I. L’éclatement du « groupe-classe » ou la gestion nouvelle de multiples individualités

Les enseignant.es de lycée font actuellement face à un public scolaire qui correspond de moins en moins au format – autrefois habituel – d’une classe, à l’effectif stable, et avec laquelle il était « acquis » de pouvoir mettre en place un travail collectif d’apprentissage.

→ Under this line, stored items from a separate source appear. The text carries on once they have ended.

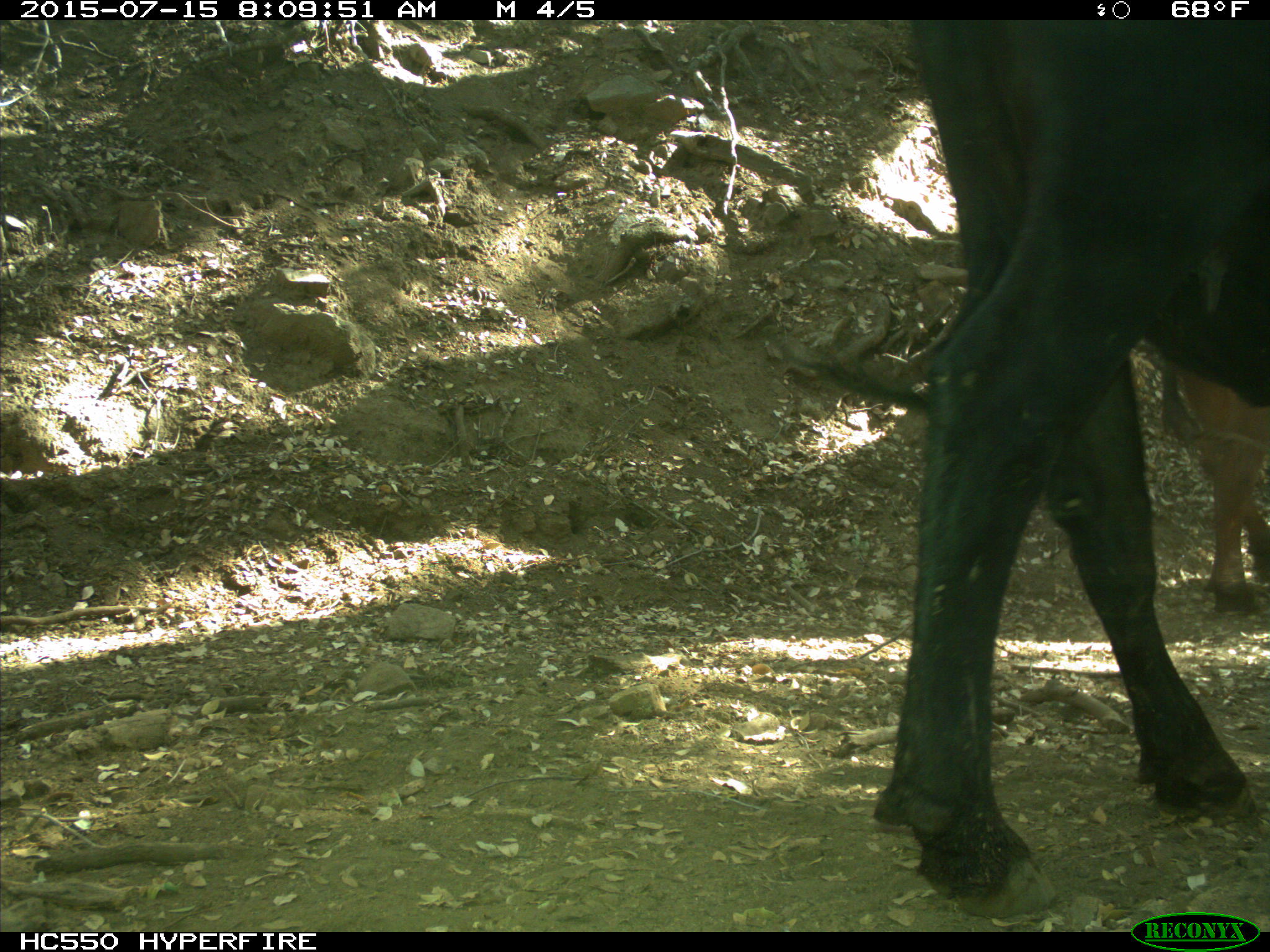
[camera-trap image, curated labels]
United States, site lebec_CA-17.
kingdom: Animalia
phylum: Chordata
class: Mammalia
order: Artiodactyla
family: Bovidae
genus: Bos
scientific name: Bos taurus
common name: domestic cow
Bos taurus (domestic cow).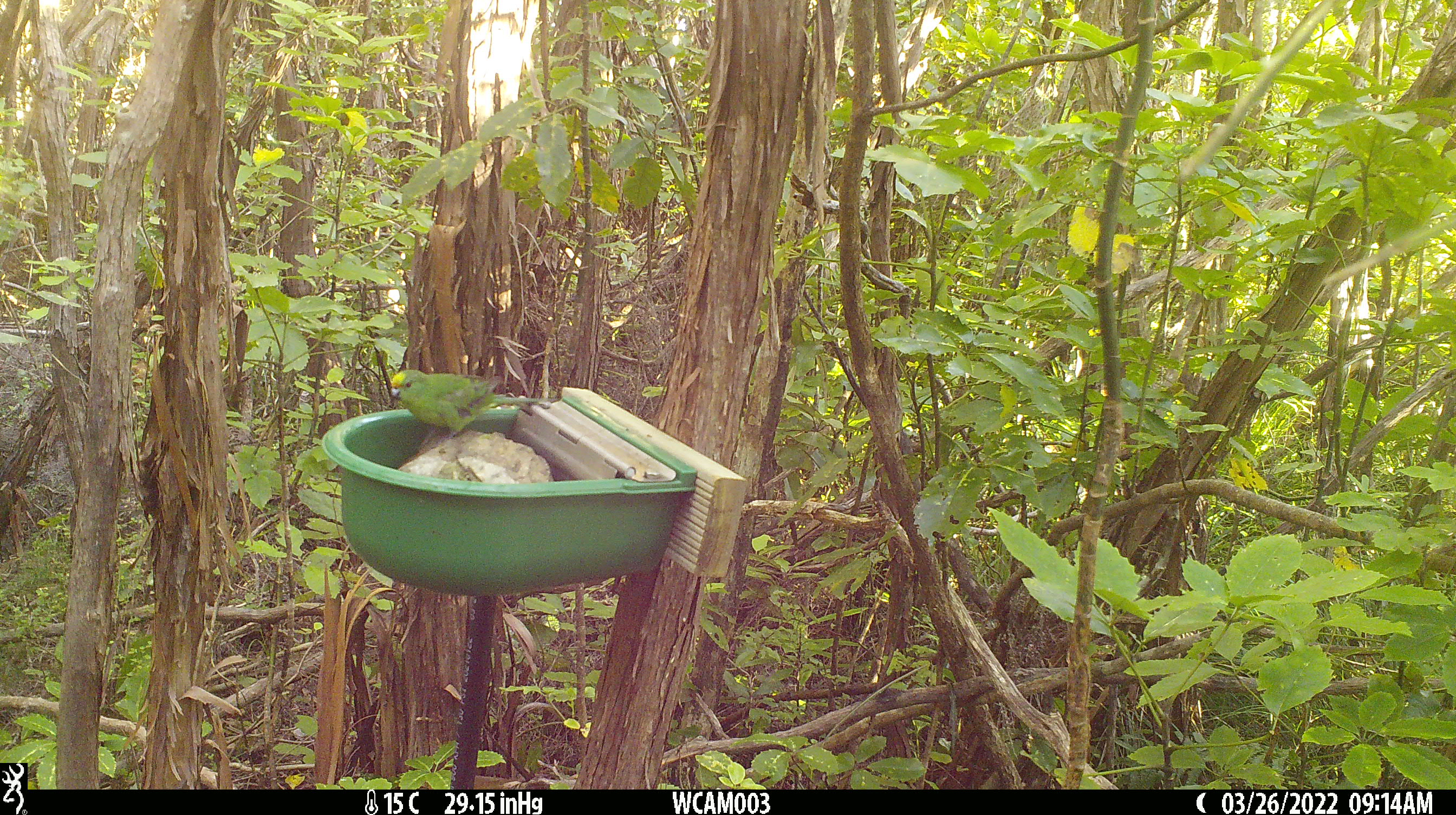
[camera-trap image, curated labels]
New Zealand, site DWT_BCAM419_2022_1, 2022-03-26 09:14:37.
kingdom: Animalia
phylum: Chordata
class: Aves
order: Psittaciformes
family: Psittaculidae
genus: Cyanoramphus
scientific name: Cyanoramphus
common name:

Outre que les effectifs dont s’occupent les enseignant.es ont significativement augmenté depuis la réforme de 2019[6] – résultat de la baisse du volume horaire octroyé, par classe ou groupe de spécialité, en effectif réduit notamment – il s’agit également pour eux et elles de prendre en charge des regroupements d’élèves qui n’ont plus rien à voir avec une véritable classe, et ce à partir du niveau Première. Désormais, en fin de Seconde, les élèves sont amenés à choisir pour l’année suivante trois enseignements de spécialité, en plus des heures qui correspondent aux enseignements de tronc commun. En fin de Première, ils doivent ensuite déterminer, parmi les trois spécialités qu’ils ont suivi durant l’année, celle qu’ils vont arrêter. En comparaison avec l’ancienne organisation du lycée général (en trois séries : Littéraire,L ; Scientifique, S ; Économique et Sociale; ES), les possibilités de combinaisons choisies par les élèves sont aujourd’hui tellement nombreuses (une quarantaine en moyenne), qu’il est devenu rarissime que les classes soient composées d’élèves suivant tous les mêmes enseignements de spécialité (la même « triplette »). Par ailleurs, les élèves d’une même classe ayant un enseignement de spécialité identique ne bénéficient pas nécessairement du même cours, avec le même enseignant. Il arrive donc régulièrement que, dans cette configuration, ils et elles se retrouvent dans des groupes différents. Par conséquent les groupes de spécialité sont la plupart du temps composés d’élèves issu.es de trois ou quatre classes (parfois cinq). La complexification des emplois du temps – qui découle de cette multiplication des combinatoires suivies par les élèves – impose alors à ces derniers d’être intégrés dans une multiplicité de groupes : durant leur cours de spécialité, qui les occupent 12 heures par semaine, mais également durant leurs cours de tronc commun, qui les occupent 16 heures par semaine (en plus des options éventuellement choisies et des langues). Ces bouleversements organisationnels impactent de façon non négligeable les liens qui s’établissent entre élèves dans ces différents « collectifs » ainsi constitués, et par conséquent le travail scolaire.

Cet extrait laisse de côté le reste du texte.